Now, it was time to get down. We didn’t remember which way we came so we just went in the general direction we felt we came until we saw the path again. Needless to say, we never saw the path. Of course, our 19-year-old minds figured if we keep going down, we’ll eventually get off the mountain.. Well, it turns out sh*t gets real once you get off the path. Thorns everywhere, animals wandering around, at some point, gnats just started swarming around our heads and refused to leave, and turns out our plan had some kinks. After a while, the hills became very steep, and we resorted to sliding on our butts as a method of travel. I started doing some Last Action Hero slides, and at the last minute, I grabbed a mini-tree before I went over the horizon. We went towards it because we thought it was yet another steep hill. And we were right, a 90-degree angle steep. I nearly fell off what looked like at least a 5-story drop. 
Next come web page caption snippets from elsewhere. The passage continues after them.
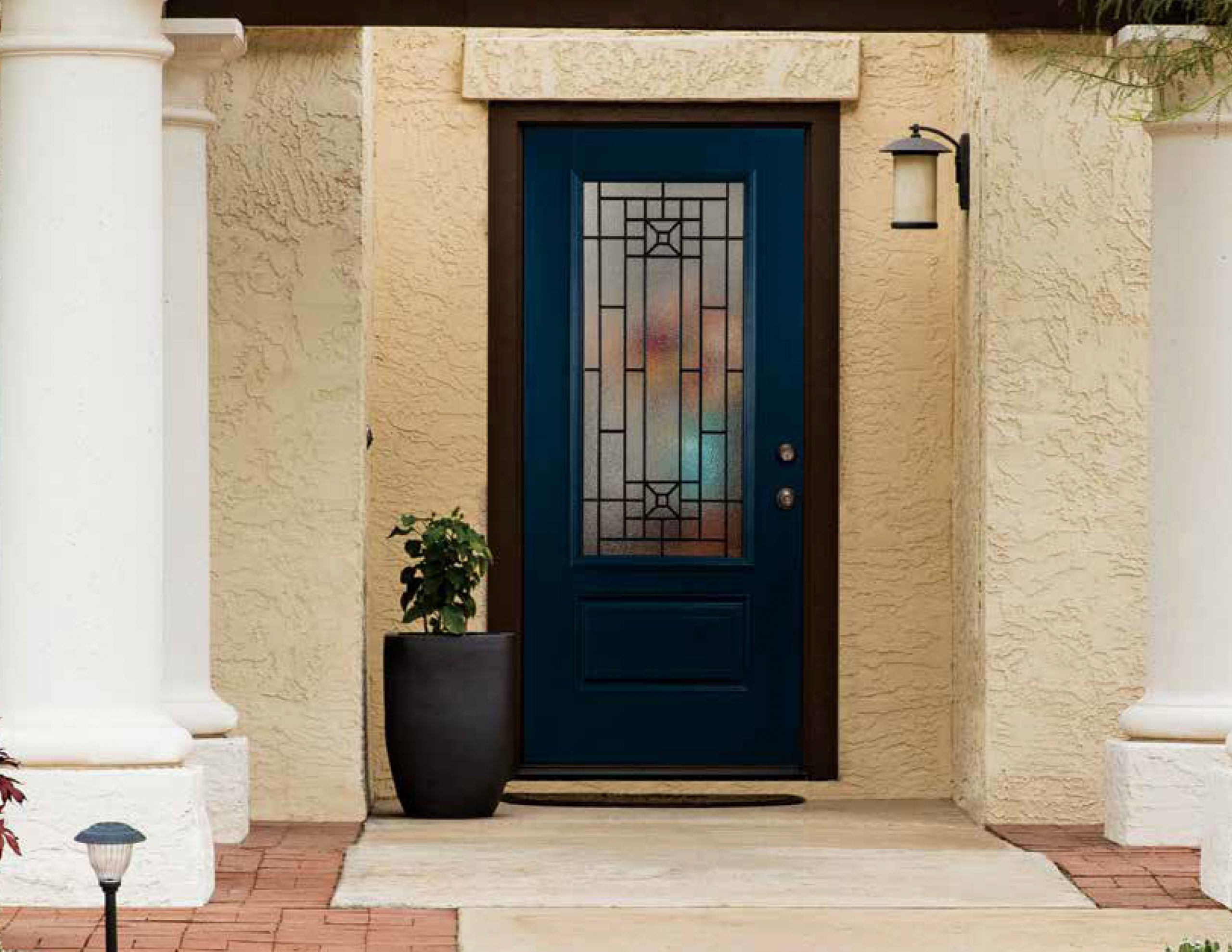 A Brief Guide to Fixing Your Entry Doors for a Classy Exterior
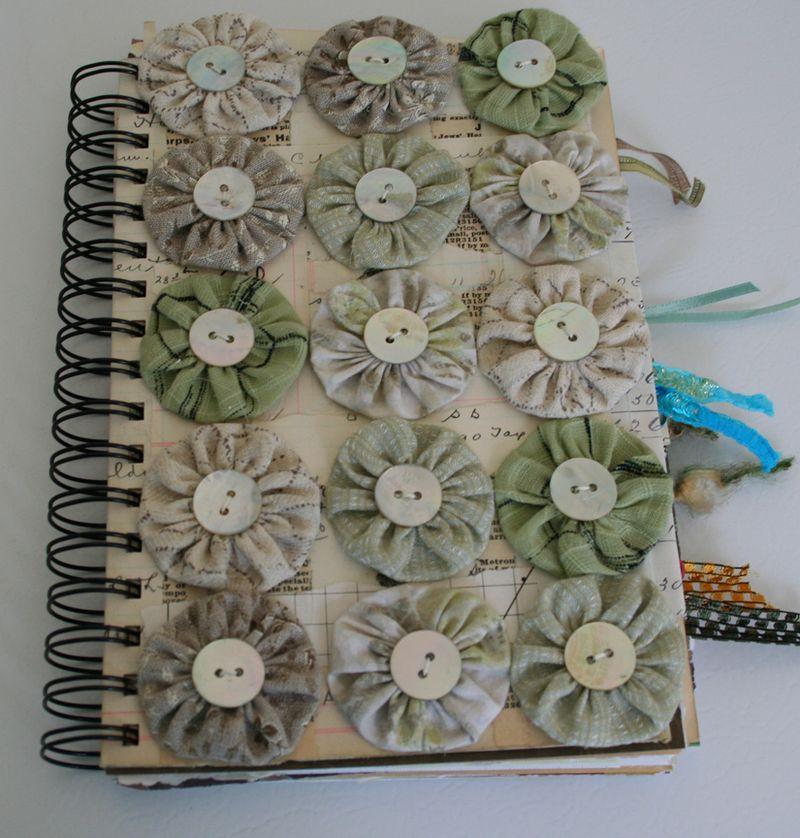 Buttoned yo yo journal 320 001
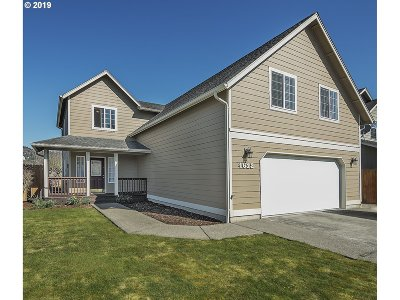 Cowlitz County Single Family Home For Sale: 4612 Olympia Way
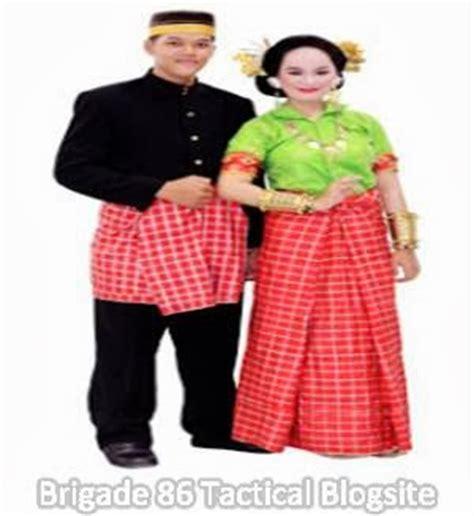 nama nama pakaian adat daerah lengkap  gambar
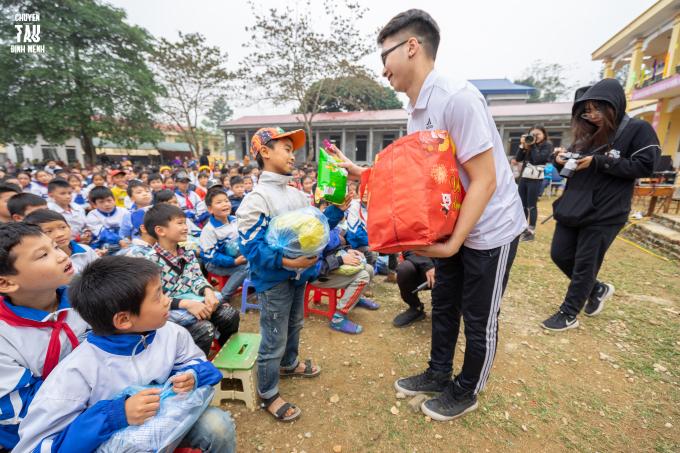 Hành trình chia sẻ yêu thương tới tỉnh Hoà Bình của sinh viên trường Báo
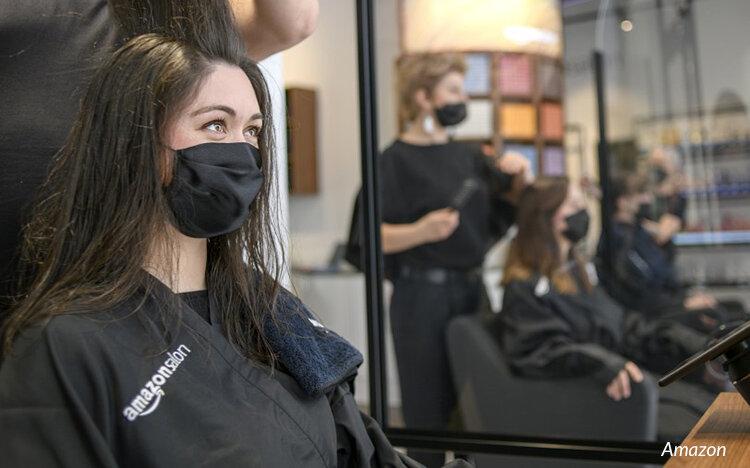 Amazon öppnar fygital salong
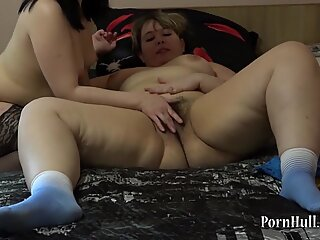 plumper girl-on-girl cuni fisting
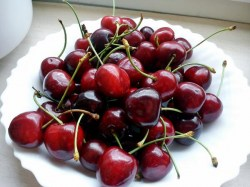 beach-healthy-summer-cherries-Favim.com-811022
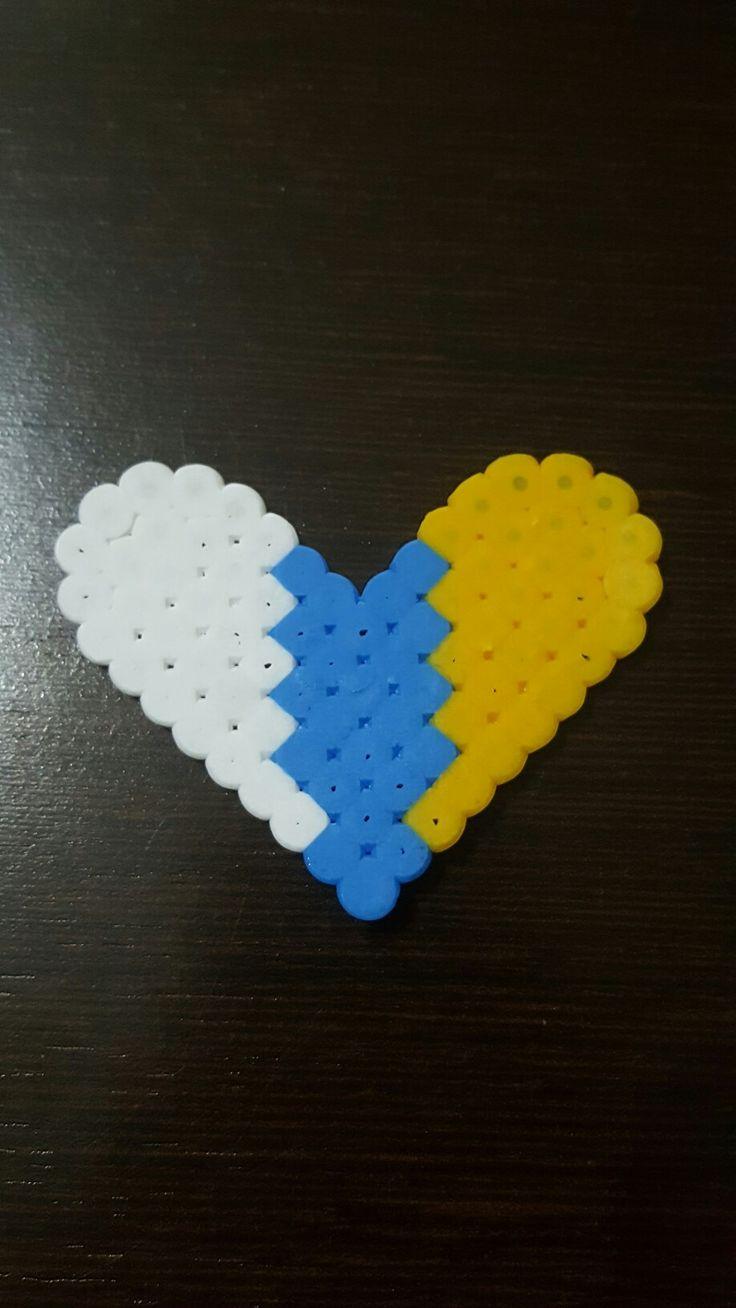 Bandera En Corazón Islas Canarias. Hama Beads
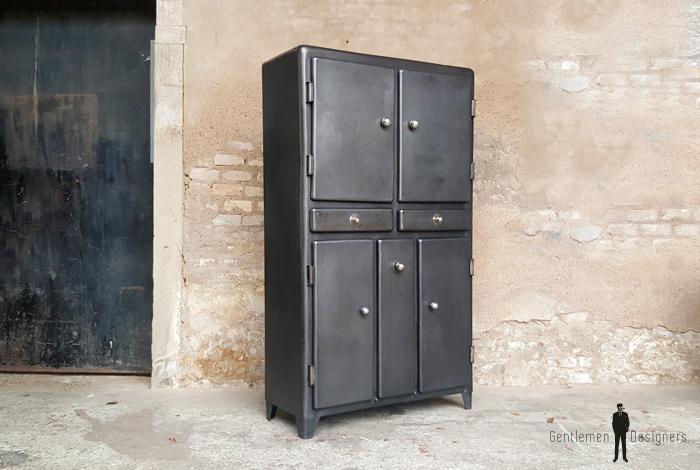 Armoire vintage métal style indus, angles arrondis, portes, tiroirs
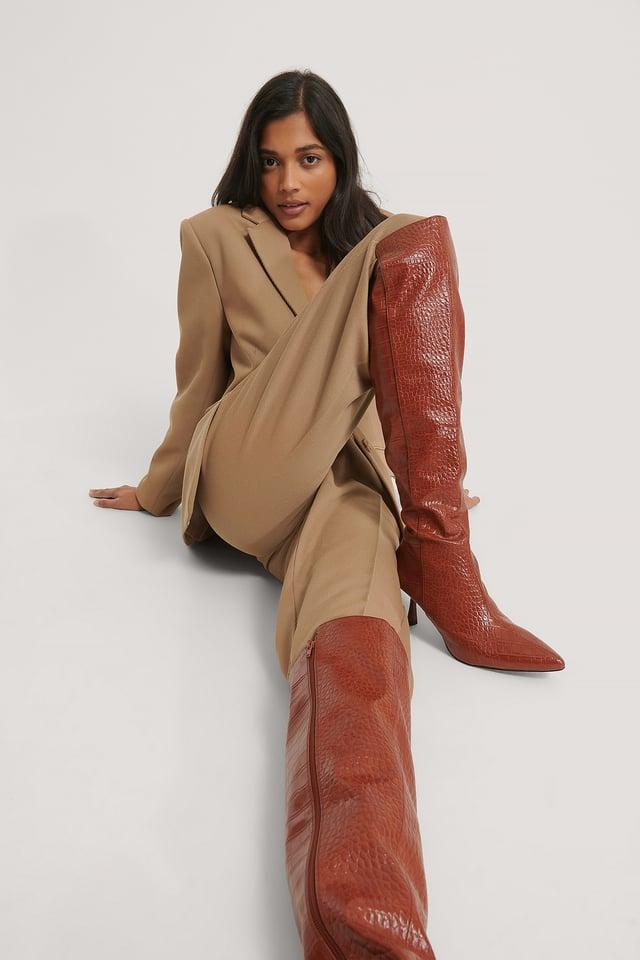Brown Croco Bottes Hautes Moulantes À Couture Avant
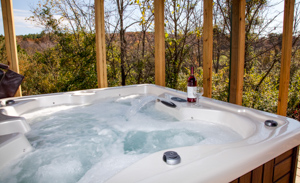 Romantic getaway in Illinois with hot tubs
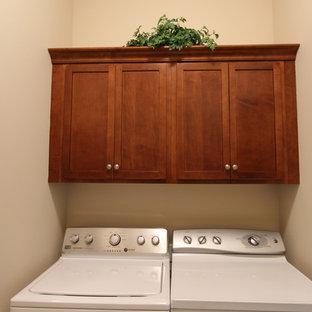 Ispirazione per un piccolo ripostiglio-lavanderia chic con ante con riquadro incassato, top in quarzo composito, paraspruzzi multicolore, lavello da incasso, ante in legno bruno, pareti beige, pavimento in linoleum e lavatrice e asciugatrice affiancate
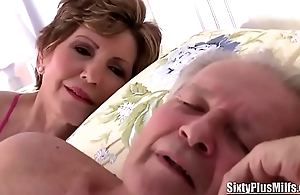Old Slut Gives a Fantastic Blowjob to a Stud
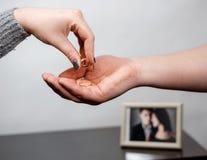 La femme enlève une bague de fiançailles, conflit de famille photos libres de droits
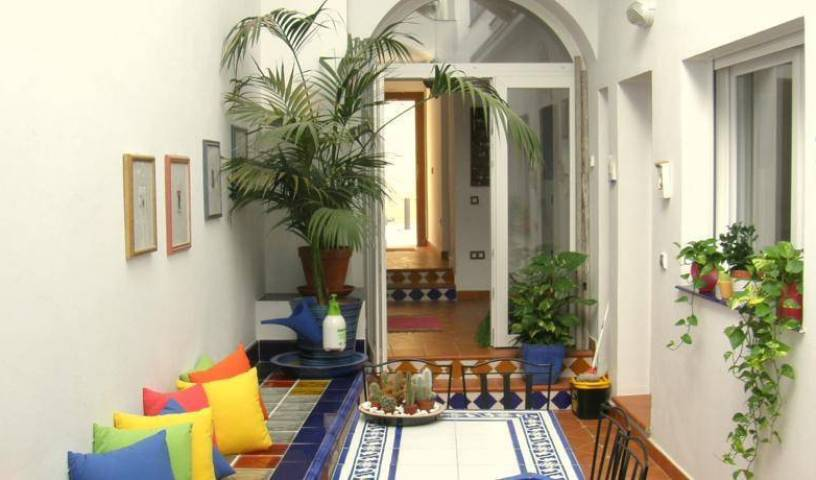 Bed and Breakfast Casa Alfareria 59, hostels near transportation hubs, railway, and bus stations in Aracena, Spain 10 photos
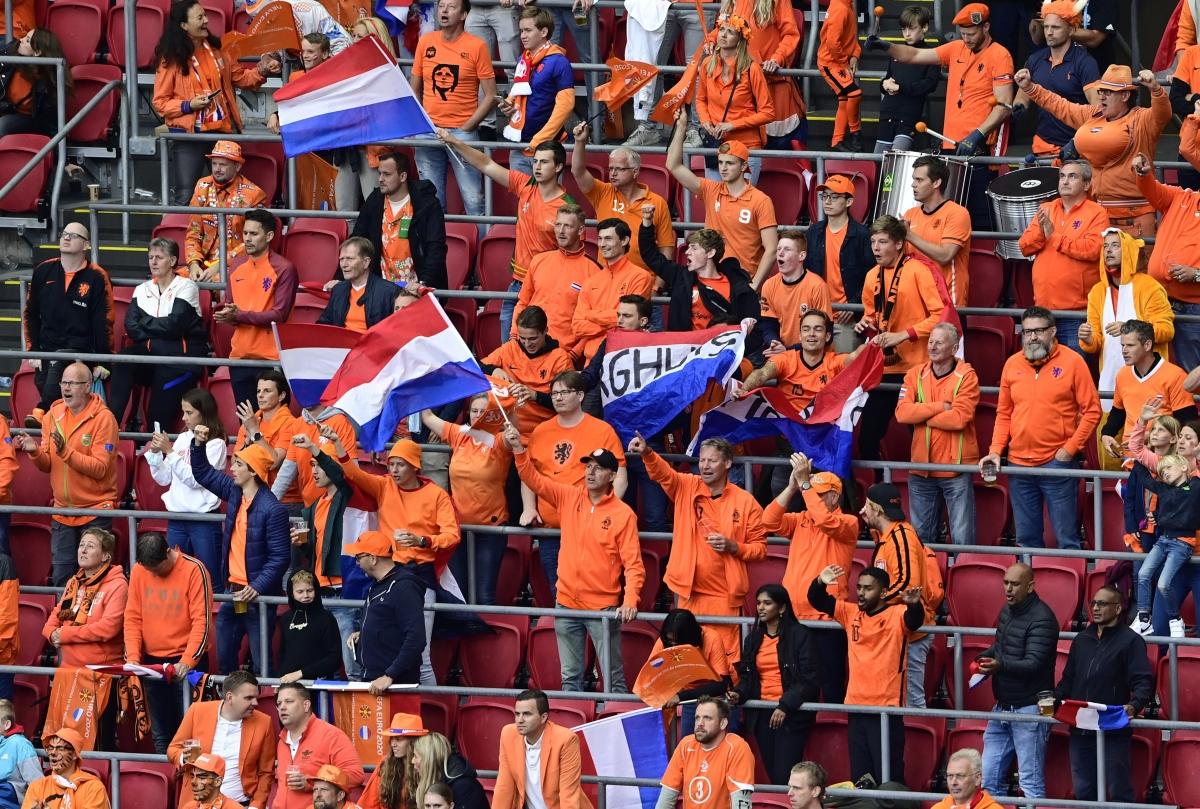 Các cổ động viên Hà Lan ăn mừng chiến thắng (Ảnh: Reuters).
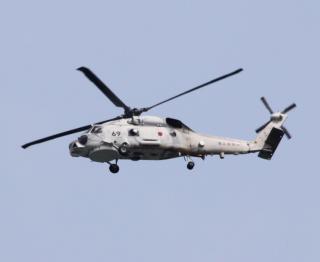 舞鶴基地上空をゆくヘリコプターたちの姿 4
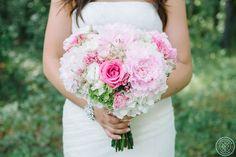 Peonies, hydrangeas, lizianthus, bouvardia, DANE + ASHLEY'S HILTON HEAD WEDDING » Aaron Nicholas Photography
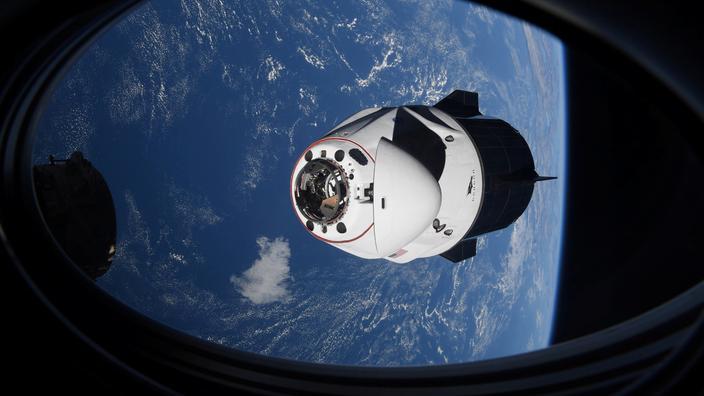 La capsule Crew Dragon, où Thomas Pesquet résidait avant son transfert dans la Station spatiale internationale.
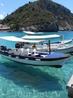Вода такая чистая, что создается впечатление, что катера висят в воздухе.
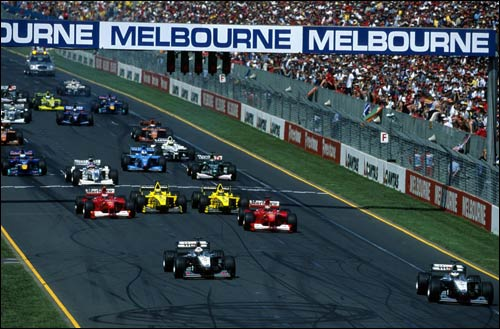 Мика Хаккинен и Дэвид Култхард лидируют на старте Гран При Австралии 2000 года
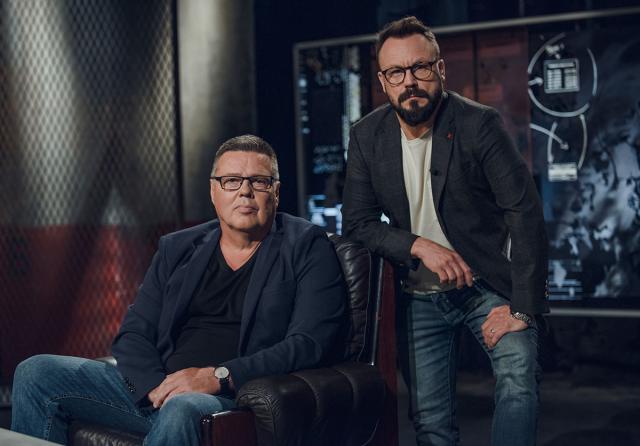 Jari Aarnio istahtaa Riku Rantalan haastateltavaksi.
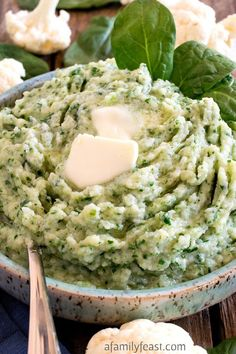 Healthy Recipes This Mashed Cauliflower and Spinach is a quick and easy way to eat your veggies. (Easy to adapt to - This Mashed Cauliflower and Spinach is a quick and easy way to eat your veggies. (Easy to adapt to Paleo Recipes, Low Carb Recipes, Whole Food Recipes, Cooking Recipes, Low Fat Vegetarian Recipes, Cooking Tips, Dessert Recipes, Alkaline Recipes, Cod Recipes
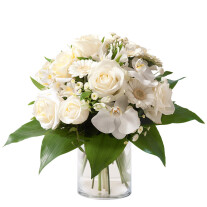 nice round bouquet in white color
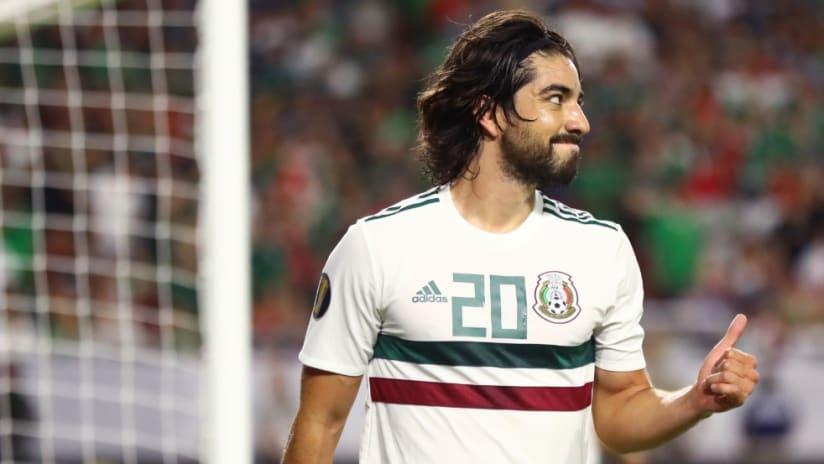 Rodolfo Pizarro - Mexico - thumbs up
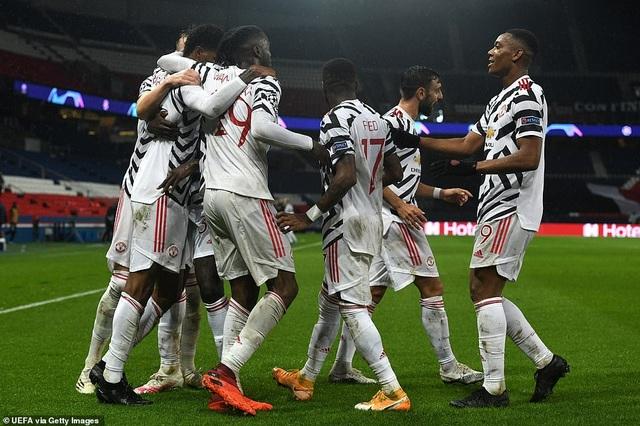 HLV Solskjaer nổ tưng bừng khi Man Utd đánh bại PSG - 1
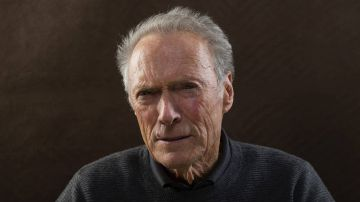 Video clint eastwood si complimenta con bradley cooper per a star is born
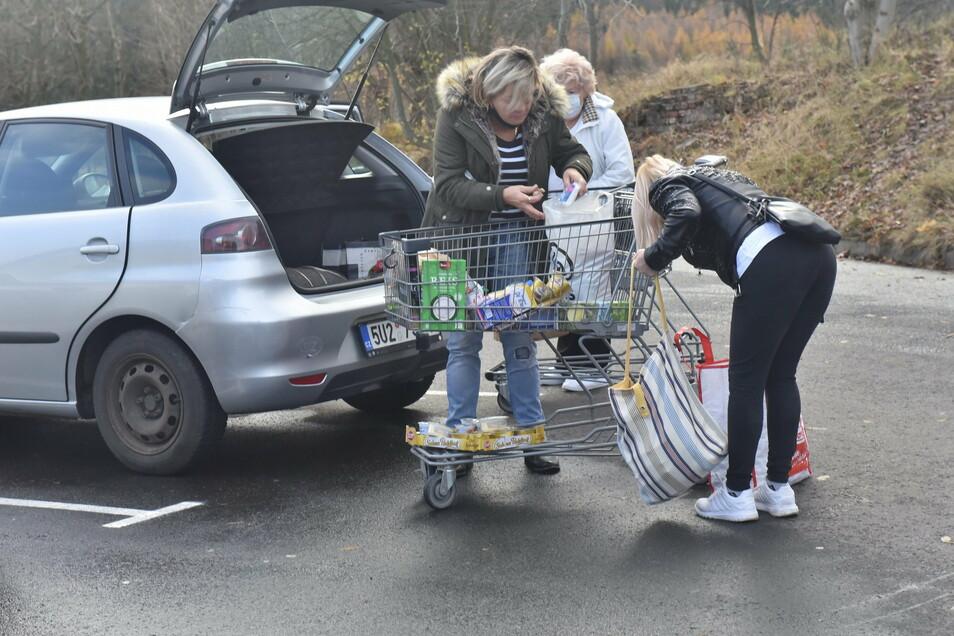 Am Netto-Markt an der Zinnwalder Straße in Altenberg waren deutlich weniger Tschechen anzutreffen, als normalerweise. Viele von denen, die trotzdem hier einkauften, wussten noch nichts von den neuen Bestimmungen.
My buddy is freaking out, but for some reason I can’t explain, I wasn’t even scared. I was more worried that we’re late as hell, we’re going to get in trouble, and I’m going to get fired. I didn’t wanna get fired because I loved this job, I was basically getting paid to play with kids, and I liked all my co-workers. At this point, we were about 20–30 minutes late, and I was banking on the head counselor not noticing. I planned on just casually walking back to my group and acting like nothing was wrong. 

After much butt sliding, dead ends, and improvising, we finally saw a road. We celebrated, got on it, and began randomly walking in a direction. Eventually, some stereotypical biker-looking dude rode by. I asked him where Camp Olmsted was, and he said it was about 2 miles in the direction we were going. We thanked him, continued on our way, and had the bright idea to put dirt in our hair because maybe that’d give us more sympathy points and we wouldn’t be fired. At this point our clothes are beyond filthy, we have gnats swarming our hair, and now we have dirt in there as well.

After some light jogging, we eventually make it back. Groundskeeper Jr. goes back to his post, and I creep back to my cabin and tell my partner the adventure. I asked him if the head counselor asked about me, and he said nah, and I got away with it scot-free. Totally worth it.”